---------- Source data

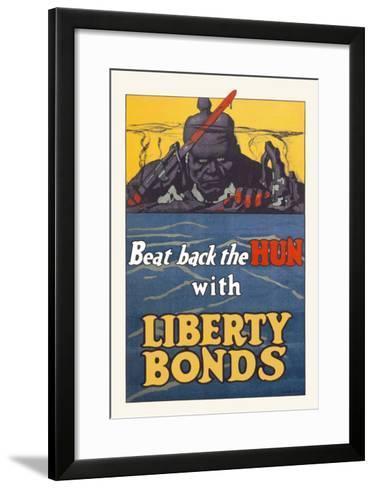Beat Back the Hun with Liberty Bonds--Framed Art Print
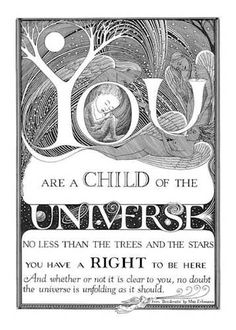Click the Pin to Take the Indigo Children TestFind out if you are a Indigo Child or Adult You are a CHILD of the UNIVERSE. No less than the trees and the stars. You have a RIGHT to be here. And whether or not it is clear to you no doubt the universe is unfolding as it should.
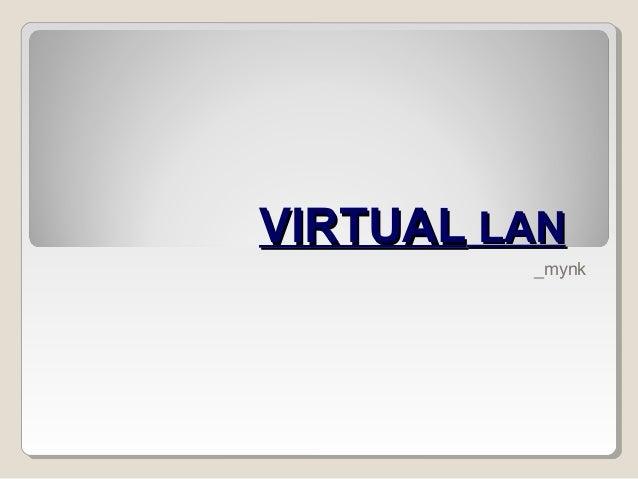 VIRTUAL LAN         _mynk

--------------------

### What is required
Word for word, return the listing above; the pictures do not belong in the copy.

### Answer to this task
Beat Back the Hun with Liberty Bonds--Framed Art Print
Click the Pin to Take the Indigo Children TestFind out if you are a Indigo Child or Adult You are a CHILD of the UNIVERSE. No less than the trees and the stars. You have a RIGHT to be here. And whether or not it is clear to you no doubt the universe is unfolding as it should.
 VIRTUAL LAN         _mynk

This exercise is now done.